# Requirements:
[A] Summarize the passage on BGN experiments in two sentences.
[B] Reproduce the passage on BGN experiments, starting with "Force-feedback Robot Domains" and going on through "action is performed.".

===== Passage given =====

By reconstructing the belief during simulated training, the agent learns to overcome uncertainty in its environment. Most notably, the BGN does not require beliefs during execution, making the trained policies amenable to physical systems. When transferred to a real-world robot, these policies masterfully completed all of our proposed manipulation tasks without any fine tuning or other adjustments. Our work focused on discrete-state environments, but future work could easily extend our method to continuous-state tasks. For example, the belief update could be approximated by various methods such as Particle Filter or Kalman Filter.

Experiments

We compare our method (use BGN for a normal A2C agent that takes in history denoted as Ah-Ch+BGN) with a number of following baselines:

  • Ah-Cs: Asymmetric Actor-Critic where the critic uses ground-truth states provided by the simulator, while the actor uses observation-action histories with a recurrent network.

  • Ah-Cb: An asymmetric agent similar to Ah-Cs, but the critic uses beliefs instead of states. Theoretically, this should reduce bias in the case where two different observation-action histories arrive at the same state.

  • Ab-Cb: Both the actor and the critic accept the belief as input; because the policy depends on the belief, this cannot be executed on a robot easily.

  • SARSOP: One of the leading offline POMDP planning methods that uses beliefs. This offers an approximate idea of the best attainable performance for each environment.

  • Random: An untrained agent that selects actions from a uniform distribution over the action space.

Classical POMDP domains

We begin by testing our method in four classic POMDP domains that are challenging due to their stochasticity and partial observability. They are Hallway, Hallway-2, RockSample[4x4], and RockSample[5x5].

We plot the mean learning curves (100-episode moving average) of all methods over 10 random seeds with standard deviations shaded in the figure on the left. Across all domains, we observe that the methods bifurcate into two groups according to their performances.

  • In the better-performing group, Ah-Ch + BGN and Ab-Cb perform similarly in each environment, matching SARSOP's performance in the Hallway domains and coming close to it in the RockSample domains.

  • In the other group, the performance order is inconsistent; while Ah-Cb's use of the belief helps it outperform Ah-Cs in Hallway and Hallway-2, it appears to not have a significant effect in the RockSample domains.

  • Additionally, despite not having access to any privileged information, Ah-Ch is able to match Ah-Cb and Ah-Cs on three of the four environments. This suggests that asymmetric architectures may have limited benefits under extreme levels of partial observability.

Force-feedback Robot Domains

Next, we test on three POMDP robot domains:

  • TopPlate (Left): The agent must locate and grasp the top plate from a stack of height random from 1-10 where the height of the stack is initially unknown to the agent. It locates the top plate using only finger position observations when the finger is in compliant mode. The agent's finger is positioned such that it touches the plates as it moves up and down in compliant mode. When ready, the agent can execute a command to grasp the plate that is adjacent to it. The episode terminates when a grasp action is performed.

===== Entries provided =====

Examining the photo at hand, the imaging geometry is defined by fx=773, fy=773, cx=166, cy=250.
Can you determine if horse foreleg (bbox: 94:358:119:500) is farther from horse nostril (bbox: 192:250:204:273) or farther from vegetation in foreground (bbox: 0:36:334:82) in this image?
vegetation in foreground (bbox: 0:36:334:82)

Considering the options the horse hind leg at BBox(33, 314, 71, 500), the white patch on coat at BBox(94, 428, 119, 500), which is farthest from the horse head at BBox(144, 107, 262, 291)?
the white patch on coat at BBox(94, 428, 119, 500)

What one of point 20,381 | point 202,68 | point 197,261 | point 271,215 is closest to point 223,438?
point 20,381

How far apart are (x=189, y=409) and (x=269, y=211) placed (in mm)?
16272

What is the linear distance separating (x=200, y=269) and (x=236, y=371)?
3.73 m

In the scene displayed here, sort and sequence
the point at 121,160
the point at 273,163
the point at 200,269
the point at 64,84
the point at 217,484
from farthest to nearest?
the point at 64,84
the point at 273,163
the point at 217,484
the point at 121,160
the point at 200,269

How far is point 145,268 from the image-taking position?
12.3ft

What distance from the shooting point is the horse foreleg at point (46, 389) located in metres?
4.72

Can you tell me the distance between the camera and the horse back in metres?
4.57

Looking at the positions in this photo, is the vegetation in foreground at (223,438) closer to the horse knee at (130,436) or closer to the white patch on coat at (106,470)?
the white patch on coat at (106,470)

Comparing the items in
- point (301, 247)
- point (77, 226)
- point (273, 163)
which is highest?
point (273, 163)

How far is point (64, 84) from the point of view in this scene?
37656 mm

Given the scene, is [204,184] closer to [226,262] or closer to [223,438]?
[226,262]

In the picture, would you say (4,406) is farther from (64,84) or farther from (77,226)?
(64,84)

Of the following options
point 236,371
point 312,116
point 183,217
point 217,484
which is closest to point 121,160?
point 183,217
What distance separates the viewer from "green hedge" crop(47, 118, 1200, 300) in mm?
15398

=====
===== Entries provided =====

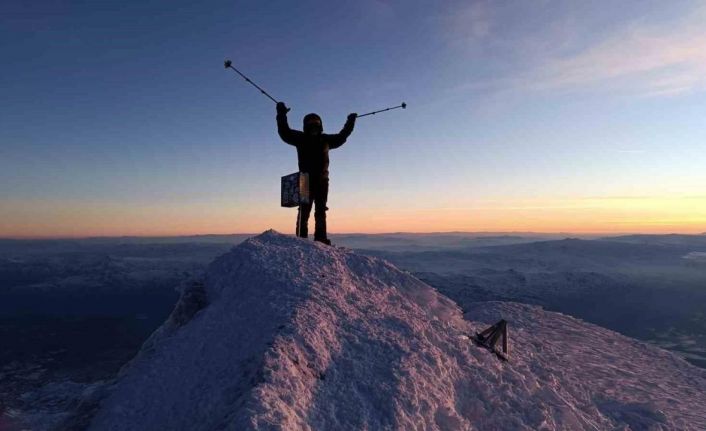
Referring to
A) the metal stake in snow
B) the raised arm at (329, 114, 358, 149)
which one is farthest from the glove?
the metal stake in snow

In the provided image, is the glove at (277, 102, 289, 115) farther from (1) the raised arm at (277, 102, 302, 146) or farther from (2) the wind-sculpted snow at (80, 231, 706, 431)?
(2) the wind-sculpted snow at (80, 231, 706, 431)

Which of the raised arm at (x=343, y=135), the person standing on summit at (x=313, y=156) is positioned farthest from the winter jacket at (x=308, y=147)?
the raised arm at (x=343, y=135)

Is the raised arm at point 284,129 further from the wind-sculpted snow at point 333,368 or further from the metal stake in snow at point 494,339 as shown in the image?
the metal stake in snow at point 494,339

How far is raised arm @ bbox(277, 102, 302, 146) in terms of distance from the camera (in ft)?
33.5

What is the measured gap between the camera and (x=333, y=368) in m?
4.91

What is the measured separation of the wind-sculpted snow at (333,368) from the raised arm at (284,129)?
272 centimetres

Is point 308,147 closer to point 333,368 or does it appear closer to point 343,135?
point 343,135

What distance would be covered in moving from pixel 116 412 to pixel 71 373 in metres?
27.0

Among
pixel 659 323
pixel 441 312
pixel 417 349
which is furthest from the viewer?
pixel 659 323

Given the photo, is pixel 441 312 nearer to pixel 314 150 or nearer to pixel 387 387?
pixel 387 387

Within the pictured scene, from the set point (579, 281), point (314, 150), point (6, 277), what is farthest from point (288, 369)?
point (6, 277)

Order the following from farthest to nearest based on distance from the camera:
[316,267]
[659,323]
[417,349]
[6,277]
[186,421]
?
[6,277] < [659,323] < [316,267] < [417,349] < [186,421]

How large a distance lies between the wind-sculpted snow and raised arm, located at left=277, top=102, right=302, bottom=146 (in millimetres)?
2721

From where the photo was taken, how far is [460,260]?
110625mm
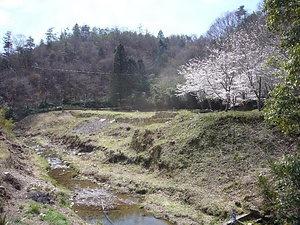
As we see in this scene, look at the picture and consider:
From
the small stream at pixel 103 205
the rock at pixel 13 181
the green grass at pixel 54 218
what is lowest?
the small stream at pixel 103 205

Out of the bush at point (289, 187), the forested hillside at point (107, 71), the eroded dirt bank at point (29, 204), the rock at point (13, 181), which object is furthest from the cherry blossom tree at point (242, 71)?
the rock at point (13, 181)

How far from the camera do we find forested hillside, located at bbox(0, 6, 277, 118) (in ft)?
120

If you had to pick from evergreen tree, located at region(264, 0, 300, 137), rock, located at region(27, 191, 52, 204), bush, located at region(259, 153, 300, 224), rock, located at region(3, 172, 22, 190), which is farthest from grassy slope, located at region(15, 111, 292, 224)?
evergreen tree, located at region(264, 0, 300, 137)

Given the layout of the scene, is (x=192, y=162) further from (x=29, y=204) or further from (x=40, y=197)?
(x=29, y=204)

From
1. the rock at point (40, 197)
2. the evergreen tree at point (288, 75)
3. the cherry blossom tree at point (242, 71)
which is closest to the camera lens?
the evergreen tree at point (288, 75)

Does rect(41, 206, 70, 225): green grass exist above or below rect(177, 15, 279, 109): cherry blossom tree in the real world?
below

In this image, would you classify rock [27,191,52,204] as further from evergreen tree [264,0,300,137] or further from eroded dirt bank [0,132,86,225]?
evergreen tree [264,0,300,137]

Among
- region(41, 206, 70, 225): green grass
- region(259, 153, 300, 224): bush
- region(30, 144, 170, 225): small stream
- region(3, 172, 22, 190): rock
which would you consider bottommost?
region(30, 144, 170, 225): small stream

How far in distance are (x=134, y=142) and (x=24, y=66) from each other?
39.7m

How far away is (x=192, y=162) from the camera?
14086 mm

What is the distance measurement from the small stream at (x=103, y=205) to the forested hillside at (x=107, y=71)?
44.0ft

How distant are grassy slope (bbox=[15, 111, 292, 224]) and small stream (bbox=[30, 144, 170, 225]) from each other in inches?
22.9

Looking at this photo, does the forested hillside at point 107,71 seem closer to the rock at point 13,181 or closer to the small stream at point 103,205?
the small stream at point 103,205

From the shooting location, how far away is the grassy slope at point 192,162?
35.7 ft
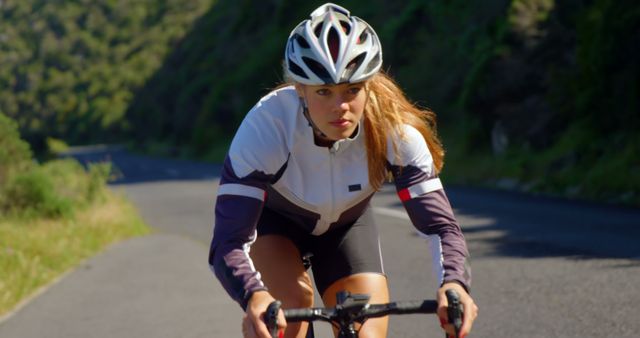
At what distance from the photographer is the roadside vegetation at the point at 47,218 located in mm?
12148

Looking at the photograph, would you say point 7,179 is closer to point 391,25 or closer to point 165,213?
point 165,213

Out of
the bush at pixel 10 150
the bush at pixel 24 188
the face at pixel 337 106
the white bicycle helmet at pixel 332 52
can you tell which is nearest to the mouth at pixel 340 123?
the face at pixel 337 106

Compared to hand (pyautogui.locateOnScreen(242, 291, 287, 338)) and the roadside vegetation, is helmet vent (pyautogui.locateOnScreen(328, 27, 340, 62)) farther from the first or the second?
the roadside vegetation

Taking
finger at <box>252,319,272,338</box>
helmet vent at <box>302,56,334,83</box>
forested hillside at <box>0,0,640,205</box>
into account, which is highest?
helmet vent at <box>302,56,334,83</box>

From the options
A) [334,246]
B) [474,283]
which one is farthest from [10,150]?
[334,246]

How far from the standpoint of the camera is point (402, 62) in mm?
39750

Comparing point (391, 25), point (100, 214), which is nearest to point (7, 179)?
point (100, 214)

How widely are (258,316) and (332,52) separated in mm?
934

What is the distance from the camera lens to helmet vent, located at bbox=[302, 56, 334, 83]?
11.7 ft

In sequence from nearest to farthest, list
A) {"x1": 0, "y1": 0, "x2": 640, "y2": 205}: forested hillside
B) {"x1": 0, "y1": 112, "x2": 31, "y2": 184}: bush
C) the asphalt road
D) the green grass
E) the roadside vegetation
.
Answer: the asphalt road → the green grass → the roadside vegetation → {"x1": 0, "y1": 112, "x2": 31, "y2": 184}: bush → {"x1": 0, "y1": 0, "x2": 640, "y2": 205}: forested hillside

=====

# In response:
[A] The BGN lets an agent reconstruct beliefs during simulated training without needing them at execution, and the trained policies completed all proposed manipulation tasks on a real robot without fine tuning. In four classical POMDP domains, Ah-Ch + BGN performed similarly to Ab-Cb, matching SARSOP in the Hallway domains and coming close to it in the RockSample domains.

[B]
Force-feedback Robot Domains

Next, we test on three POMDP robot domains:

  • TopPlate (Left): The agent must locate and grasp the top plate from a stack of height random from 1-10 where the height of the stack is initially unknown to the agent. It locates the top plate using only finger position observations when the finger is in compliant mode. The agent's finger is positioned such that it touches the plates as it moves up and down in compliant mode. When ready, the agent can execute a command to grasp the plate that is adjacent to it. The episode terminates when a grasp action is performed.